Subject: Re: [xsl] XSLT or static site generator
From: "David Cramer david@xxxxxxxxxxxx" <xsl-list-service@xxxxxxxxxxxxxxxxxxxxxx>
Date: Mon, 2 May 2016 15:16:51 -0000
On 5/2/16 9:22 AM, Eliot Kimber ekimber@xxxxxxxxxxxx wrote:
> Many of the documentation Web sites and online help for the products you
> know and love are generated from DITA XML, including Oracle, IBM, Adobe,
> Cloudera, Oculus, Nokia, and many many others (those are just companies I
> know about personally).

See https://www.staticgen.com/ for a useful list of open source static
site generators.

DocBook and DITA have both been doing static site generation for years
(decades in the case of DocBook). I've done production work with
DocBook, DITA, and Middleman (a Ruby-based static site generator that
supports Markdown), though I'm not doing anything with doc tool chains
in my current role.
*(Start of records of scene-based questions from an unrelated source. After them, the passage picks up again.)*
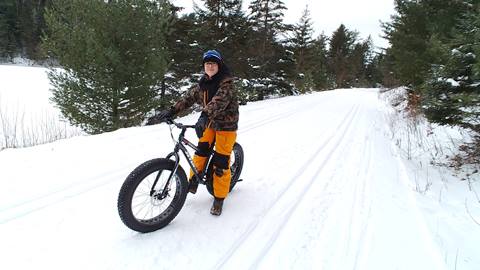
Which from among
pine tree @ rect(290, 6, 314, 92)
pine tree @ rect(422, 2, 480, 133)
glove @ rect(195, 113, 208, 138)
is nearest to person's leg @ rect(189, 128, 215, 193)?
glove @ rect(195, 113, 208, 138)

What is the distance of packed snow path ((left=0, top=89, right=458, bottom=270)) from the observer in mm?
3045

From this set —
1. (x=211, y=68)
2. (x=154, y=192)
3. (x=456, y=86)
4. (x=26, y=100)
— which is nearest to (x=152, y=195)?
(x=154, y=192)

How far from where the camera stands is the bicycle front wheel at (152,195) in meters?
3.12

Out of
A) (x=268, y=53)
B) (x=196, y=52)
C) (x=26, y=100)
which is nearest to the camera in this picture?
(x=196, y=52)

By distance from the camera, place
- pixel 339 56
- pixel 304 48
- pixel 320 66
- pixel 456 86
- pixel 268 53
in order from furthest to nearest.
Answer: pixel 339 56 → pixel 320 66 → pixel 304 48 → pixel 268 53 → pixel 456 86

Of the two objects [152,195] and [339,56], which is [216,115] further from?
[339,56]

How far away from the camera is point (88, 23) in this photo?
1003 cm

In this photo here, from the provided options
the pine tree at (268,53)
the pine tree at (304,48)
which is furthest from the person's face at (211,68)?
the pine tree at (304,48)

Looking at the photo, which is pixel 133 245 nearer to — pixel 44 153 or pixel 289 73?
pixel 44 153

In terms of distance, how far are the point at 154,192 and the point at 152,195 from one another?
42 mm

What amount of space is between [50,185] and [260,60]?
1826cm

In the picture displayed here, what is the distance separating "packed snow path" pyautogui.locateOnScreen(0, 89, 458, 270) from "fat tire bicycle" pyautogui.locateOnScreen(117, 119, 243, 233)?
0.51 feet

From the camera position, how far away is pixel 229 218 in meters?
3.88

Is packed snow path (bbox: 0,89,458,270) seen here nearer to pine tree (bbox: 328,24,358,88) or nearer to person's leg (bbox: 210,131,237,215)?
person's leg (bbox: 210,131,237,215)
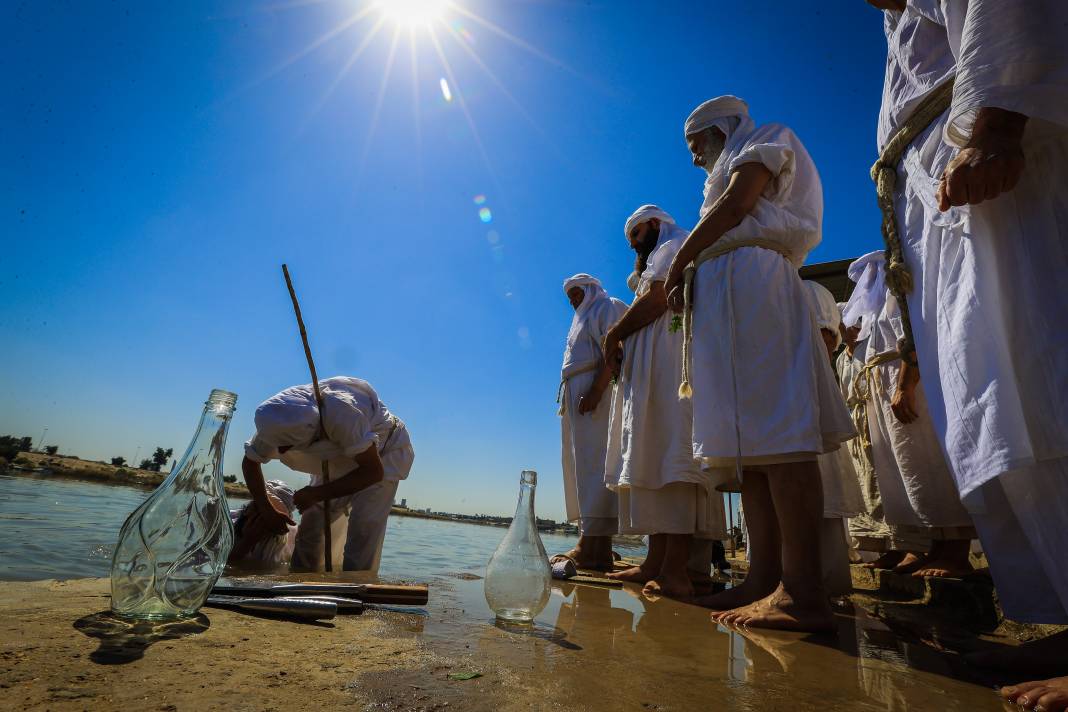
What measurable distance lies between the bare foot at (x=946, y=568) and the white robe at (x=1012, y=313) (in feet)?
7.21

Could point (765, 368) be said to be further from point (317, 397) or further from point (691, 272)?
point (317, 397)

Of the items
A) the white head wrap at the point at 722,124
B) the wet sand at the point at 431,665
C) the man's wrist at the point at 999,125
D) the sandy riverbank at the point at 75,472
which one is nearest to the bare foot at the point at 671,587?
the wet sand at the point at 431,665

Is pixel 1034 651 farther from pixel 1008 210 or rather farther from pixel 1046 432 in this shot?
pixel 1008 210

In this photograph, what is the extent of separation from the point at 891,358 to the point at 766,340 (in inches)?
87.0

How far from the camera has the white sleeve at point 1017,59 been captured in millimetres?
1392

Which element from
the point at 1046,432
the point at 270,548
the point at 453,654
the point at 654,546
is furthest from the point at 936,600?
the point at 270,548

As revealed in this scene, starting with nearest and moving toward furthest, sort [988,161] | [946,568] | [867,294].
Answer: [988,161]
[946,568]
[867,294]

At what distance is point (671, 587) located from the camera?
9.10 feet

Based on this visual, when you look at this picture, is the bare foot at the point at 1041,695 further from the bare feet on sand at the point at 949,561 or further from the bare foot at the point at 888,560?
the bare foot at the point at 888,560

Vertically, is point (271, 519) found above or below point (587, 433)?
below

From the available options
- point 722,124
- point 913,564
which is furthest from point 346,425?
point 913,564

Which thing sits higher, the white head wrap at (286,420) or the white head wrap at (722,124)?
the white head wrap at (722,124)

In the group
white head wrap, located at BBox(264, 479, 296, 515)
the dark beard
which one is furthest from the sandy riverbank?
the dark beard

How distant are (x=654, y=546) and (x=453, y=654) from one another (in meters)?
2.40
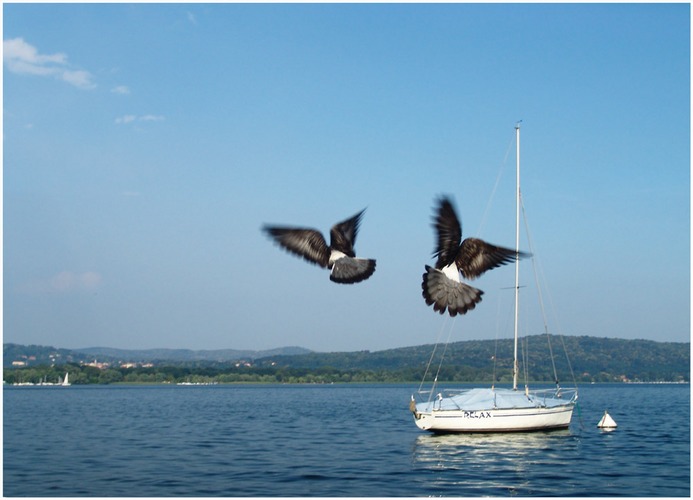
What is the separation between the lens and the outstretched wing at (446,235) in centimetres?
685

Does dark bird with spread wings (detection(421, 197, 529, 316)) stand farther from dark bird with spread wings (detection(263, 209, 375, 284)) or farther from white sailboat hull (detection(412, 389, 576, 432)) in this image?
white sailboat hull (detection(412, 389, 576, 432))

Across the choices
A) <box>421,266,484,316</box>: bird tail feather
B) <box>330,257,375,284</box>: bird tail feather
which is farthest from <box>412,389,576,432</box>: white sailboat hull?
<box>330,257,375,284</box>: bird tail feather

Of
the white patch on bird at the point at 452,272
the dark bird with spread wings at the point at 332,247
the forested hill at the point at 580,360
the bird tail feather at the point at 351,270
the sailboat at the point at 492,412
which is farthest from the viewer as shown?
the forested hill at the point at 580,360

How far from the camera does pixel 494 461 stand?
39250 millimetres

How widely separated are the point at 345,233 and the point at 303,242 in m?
0.33

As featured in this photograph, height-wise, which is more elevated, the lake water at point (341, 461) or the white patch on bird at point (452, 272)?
the white patch on bird at point (452, 272)

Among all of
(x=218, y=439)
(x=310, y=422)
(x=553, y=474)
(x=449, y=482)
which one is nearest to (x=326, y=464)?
(x=449, y=482)

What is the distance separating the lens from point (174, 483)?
35.0 m

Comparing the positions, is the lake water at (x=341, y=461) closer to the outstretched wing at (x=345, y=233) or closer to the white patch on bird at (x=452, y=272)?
the white patch on bird at (x=452, y=272)

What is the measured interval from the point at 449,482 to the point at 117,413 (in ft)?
212

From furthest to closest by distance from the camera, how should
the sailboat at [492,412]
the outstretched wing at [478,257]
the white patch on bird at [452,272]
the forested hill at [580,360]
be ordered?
the forested hill at [580,360] → the sailboat at [492,412] → the outstretched wing at [478,257] → the white patch on bird at [452,272]

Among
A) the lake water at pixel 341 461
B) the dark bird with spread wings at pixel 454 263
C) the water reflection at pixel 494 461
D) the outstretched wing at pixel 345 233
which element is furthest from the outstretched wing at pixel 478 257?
the water reflection at pixel 494 461

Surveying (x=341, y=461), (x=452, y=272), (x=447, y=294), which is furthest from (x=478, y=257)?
(x=341, y=461)

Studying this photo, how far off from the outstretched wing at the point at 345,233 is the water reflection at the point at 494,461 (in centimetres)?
2668
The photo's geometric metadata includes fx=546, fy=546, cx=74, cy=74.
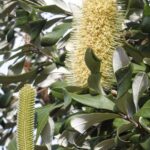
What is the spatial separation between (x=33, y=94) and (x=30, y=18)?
0.73 m

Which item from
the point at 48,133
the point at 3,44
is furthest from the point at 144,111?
the point at 3,44

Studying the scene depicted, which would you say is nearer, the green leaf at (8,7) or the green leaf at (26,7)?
the green leaf at (26,7)

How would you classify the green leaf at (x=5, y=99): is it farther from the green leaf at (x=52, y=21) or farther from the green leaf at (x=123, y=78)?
the green leaf at (x=123, y=78)

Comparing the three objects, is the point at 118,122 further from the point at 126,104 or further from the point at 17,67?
the point at 17,67

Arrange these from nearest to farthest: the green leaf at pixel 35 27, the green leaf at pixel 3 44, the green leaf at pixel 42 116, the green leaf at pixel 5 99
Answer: the green leaf at pixel 42 116
the green leaf at pixel 35 27
the green leaf at pixel 3 44
the green leaf at pixel 5 99

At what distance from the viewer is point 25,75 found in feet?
6.33

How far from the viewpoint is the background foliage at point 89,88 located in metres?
1.50

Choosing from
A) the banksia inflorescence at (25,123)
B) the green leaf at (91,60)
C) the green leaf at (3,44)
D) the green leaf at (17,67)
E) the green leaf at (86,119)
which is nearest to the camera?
the banksia inflorescence at (25,123)

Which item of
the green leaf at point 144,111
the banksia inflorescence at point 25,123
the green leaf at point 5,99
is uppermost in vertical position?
the banksia inflorescence at point 25,123

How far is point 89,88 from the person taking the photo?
1518 millimetres

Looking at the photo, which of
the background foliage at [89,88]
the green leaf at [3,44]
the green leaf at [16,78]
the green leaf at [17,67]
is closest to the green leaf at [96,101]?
the background foliage at [89,88]

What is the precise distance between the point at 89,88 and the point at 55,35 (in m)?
0.47

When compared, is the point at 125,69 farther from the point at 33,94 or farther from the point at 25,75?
the point at 25,75

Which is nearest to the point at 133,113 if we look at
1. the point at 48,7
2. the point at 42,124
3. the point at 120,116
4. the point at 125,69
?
the point at 120,116
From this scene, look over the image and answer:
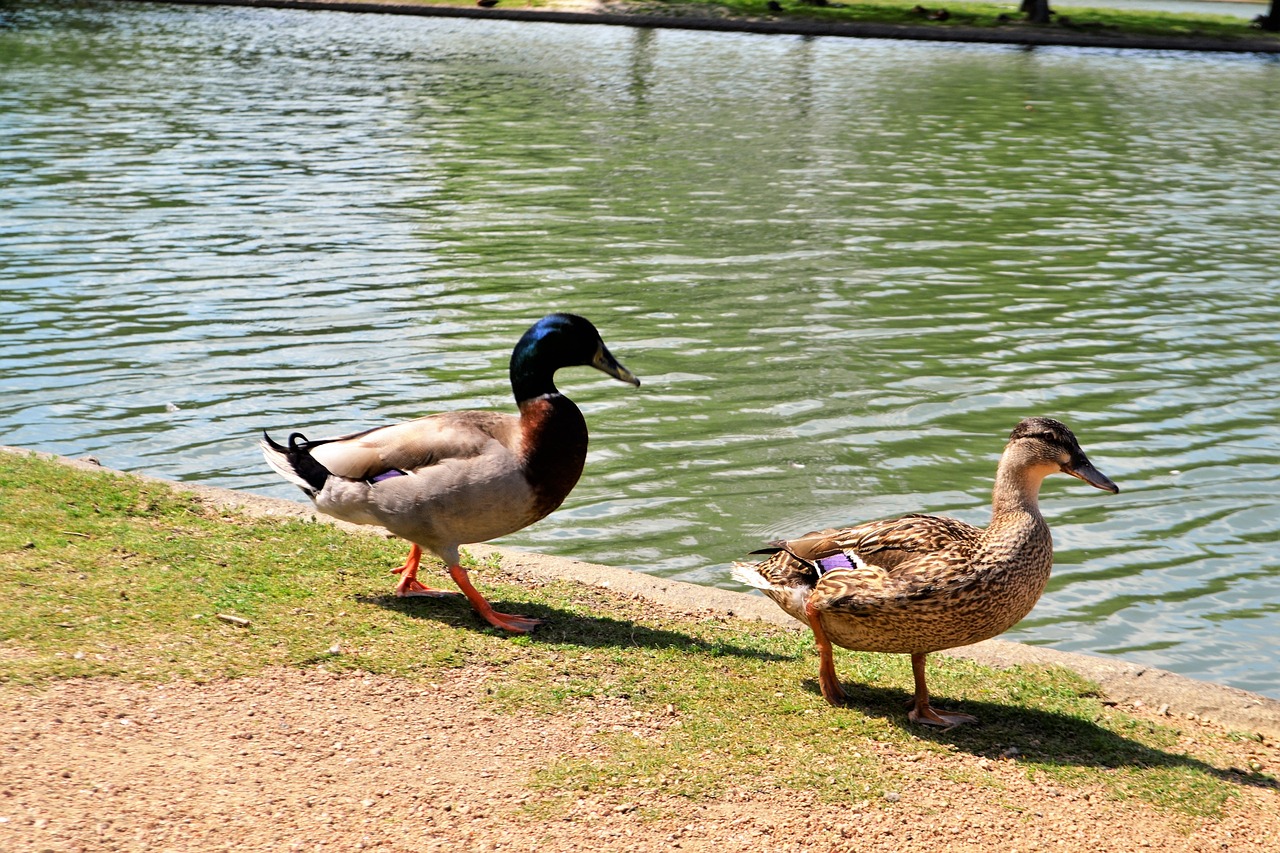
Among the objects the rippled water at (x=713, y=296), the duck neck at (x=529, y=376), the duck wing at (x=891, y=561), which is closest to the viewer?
the duck wing at (x=891, y=561)

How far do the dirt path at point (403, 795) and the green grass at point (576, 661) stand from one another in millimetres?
107

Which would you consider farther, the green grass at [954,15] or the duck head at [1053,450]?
the green grass at [954,15]

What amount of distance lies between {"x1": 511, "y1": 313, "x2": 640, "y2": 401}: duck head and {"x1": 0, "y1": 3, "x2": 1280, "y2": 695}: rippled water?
1948 millimetres

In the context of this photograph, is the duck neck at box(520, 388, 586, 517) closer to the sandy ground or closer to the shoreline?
the sandy ground

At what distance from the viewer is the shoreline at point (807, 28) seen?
37.6 meters

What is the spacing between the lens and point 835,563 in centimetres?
533

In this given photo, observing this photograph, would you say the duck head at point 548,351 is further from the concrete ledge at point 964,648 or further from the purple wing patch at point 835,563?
the purple wing patch at point 835,563

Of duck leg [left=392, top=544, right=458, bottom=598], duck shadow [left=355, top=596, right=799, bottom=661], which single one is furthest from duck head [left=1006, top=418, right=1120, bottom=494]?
duck leg [left=392, top=544, right=458, bottom=598]

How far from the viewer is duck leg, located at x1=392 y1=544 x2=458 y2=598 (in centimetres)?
625

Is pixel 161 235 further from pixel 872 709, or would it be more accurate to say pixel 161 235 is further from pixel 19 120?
pixel 872 709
While I really enjoyed writing xslts and appreciate
the power of semantic markup, I understand the popularity of generators
like Middleman, Jekyll, Sphinx, etc:

These static site generators support light-weight markup formats that
don't require (or all but require) an awesome commercial editor like
Oxygen to be productive. Github in turn supports these formats by
presenting a rendered view when you browse the repository and rendered
diffs in pull requests. Even without those features, the lighter weight
markup formats are easier to read in the line diff tool provided by your
favorite IDE. Editors are the site of holy wars and asking people to use
anything other than their one-true editor is often a non-starter.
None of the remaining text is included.